+++ Input for this task

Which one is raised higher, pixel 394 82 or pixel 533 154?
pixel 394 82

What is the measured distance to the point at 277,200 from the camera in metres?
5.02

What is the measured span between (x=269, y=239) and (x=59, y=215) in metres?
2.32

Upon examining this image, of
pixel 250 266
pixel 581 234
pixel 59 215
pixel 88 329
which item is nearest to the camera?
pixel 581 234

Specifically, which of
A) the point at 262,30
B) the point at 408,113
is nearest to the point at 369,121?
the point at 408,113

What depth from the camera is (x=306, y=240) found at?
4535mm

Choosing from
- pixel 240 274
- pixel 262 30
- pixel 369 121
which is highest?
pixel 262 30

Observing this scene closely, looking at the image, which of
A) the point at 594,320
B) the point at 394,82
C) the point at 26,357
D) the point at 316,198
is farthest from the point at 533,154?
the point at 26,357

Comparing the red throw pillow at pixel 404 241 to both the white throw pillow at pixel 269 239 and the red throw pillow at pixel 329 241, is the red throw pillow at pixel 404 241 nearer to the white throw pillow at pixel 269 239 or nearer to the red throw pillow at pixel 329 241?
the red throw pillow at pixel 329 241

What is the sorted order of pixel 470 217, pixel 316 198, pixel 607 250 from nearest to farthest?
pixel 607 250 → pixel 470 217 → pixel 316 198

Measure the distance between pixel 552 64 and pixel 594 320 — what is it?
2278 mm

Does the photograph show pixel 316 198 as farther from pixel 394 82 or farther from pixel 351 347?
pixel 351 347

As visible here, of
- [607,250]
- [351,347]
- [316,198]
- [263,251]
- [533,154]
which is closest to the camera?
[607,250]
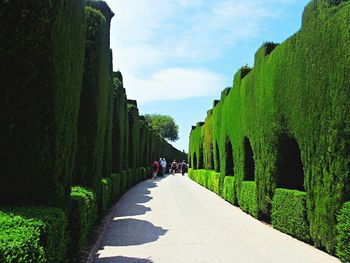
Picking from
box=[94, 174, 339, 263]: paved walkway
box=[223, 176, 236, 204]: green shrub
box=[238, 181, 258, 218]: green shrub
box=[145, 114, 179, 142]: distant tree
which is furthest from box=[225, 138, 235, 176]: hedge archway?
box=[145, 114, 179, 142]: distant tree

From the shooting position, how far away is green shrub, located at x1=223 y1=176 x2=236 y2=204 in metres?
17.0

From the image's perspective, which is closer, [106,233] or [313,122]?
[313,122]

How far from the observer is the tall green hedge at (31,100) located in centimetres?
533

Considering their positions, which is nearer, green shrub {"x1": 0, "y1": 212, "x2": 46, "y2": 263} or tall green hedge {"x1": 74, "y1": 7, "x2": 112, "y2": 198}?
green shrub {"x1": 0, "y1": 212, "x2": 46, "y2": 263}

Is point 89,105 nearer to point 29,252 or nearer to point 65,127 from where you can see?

++++++

# Your task
Restate the full listing verbatim and drop every picture.

# Worked solution
Which one is raised higher, pixel 394 82 or pixel 533 154?
pixel 394 82

What is the measured distance to the point at 277,200 from the camera in metres?
5.02

What is the measured span between (x=269, y=239) and (x=59, y=215) in metres?
2.32

Upon examining this image, of
pixel 250 266
pixel 581 234
pixel 59 215
pixel 88 329
which item is nearest to the camera?
pixel 581 234

Specifically, which of
A) the point at 262,30
B) the point at 408,113
is nearest to the point at 369,121?
the point at 408,113

What depth from the camera is (x=306, y=240) found at?
4535mm

Choosing from
- pixel 240 274
- pixel 262 30
- pixel 369 121
which is highest?
pixel 262 30

Observing this scene closely, looking at the image, which of
A) the point at 594,320
B) the point at 394,82
C) the point at 26,357
D) the point at 316,198
is farthest from the point at 533,154?
the point at 26,357

Comparing the red throw pillow at pixel 404 241 to both the white throw pillow at pixel 269 239 and the red throw pillow at pixel 329 241, is the red throw pillow at pixel 404 241 nearer to the white throw pillow at pixel 269 239 or nearer to the red throw pillow at pixel 329 241?
the red throw pillow at pixel 329 241

What is the sorted order of pixel 470 217, pixel 316 198, pixel 607 250 from nearest to farthest?
pixel 607 250 → pixel 470 217 → pixel 316 198

Measure the distance between pixel 552 64 and pixel 594 320 — what is it?
2278 mm

Does the photograph show pixel 316 198 as farther from pixel 394 82 or farther from pixel 351 347?
pixel 351 347

As visible here, of
- [607,250]
- [351,347]
- [316,198]
- [263,251]
- [533,154]
which is closest to the camera?
[607,250]
Picking from
box=[94, 174, 339, 263]: paved walkway
box=[223, 176, 236, 204]: green shrub
box=[238, 181, 258, 218]: green shrub
box=[145, 114, 179, 142]: distant tree
which is furthest from box=[225, 138, 235, 176]: hedge archway?
box=[145, 114, 179, 142]: distant tree

From the shooting position, how far away is green shrub, located at x1=223 y1=176 x2=236 y2=204 in metres?
17.0

From the image's perspective, which is closer, [106,233] or [313,122]?
[313,122]

How far from the observer is the tall green hedge at (31,100) located in centimetres?
533

Considering their positions, which is nearer, green shrub {"x1": 0, "y1": 212, "x2": 46, "y2": 263} or tall green hedge {"x1": 74, "y1": 7, "x2": 112, "y2": 198}?
green shrub {"x1": 0, "y1": 212, "x2": 46, "y2": 263}

Is point 89,105 nearer to point 29,252 or nearer to point 65,127 from where you can see?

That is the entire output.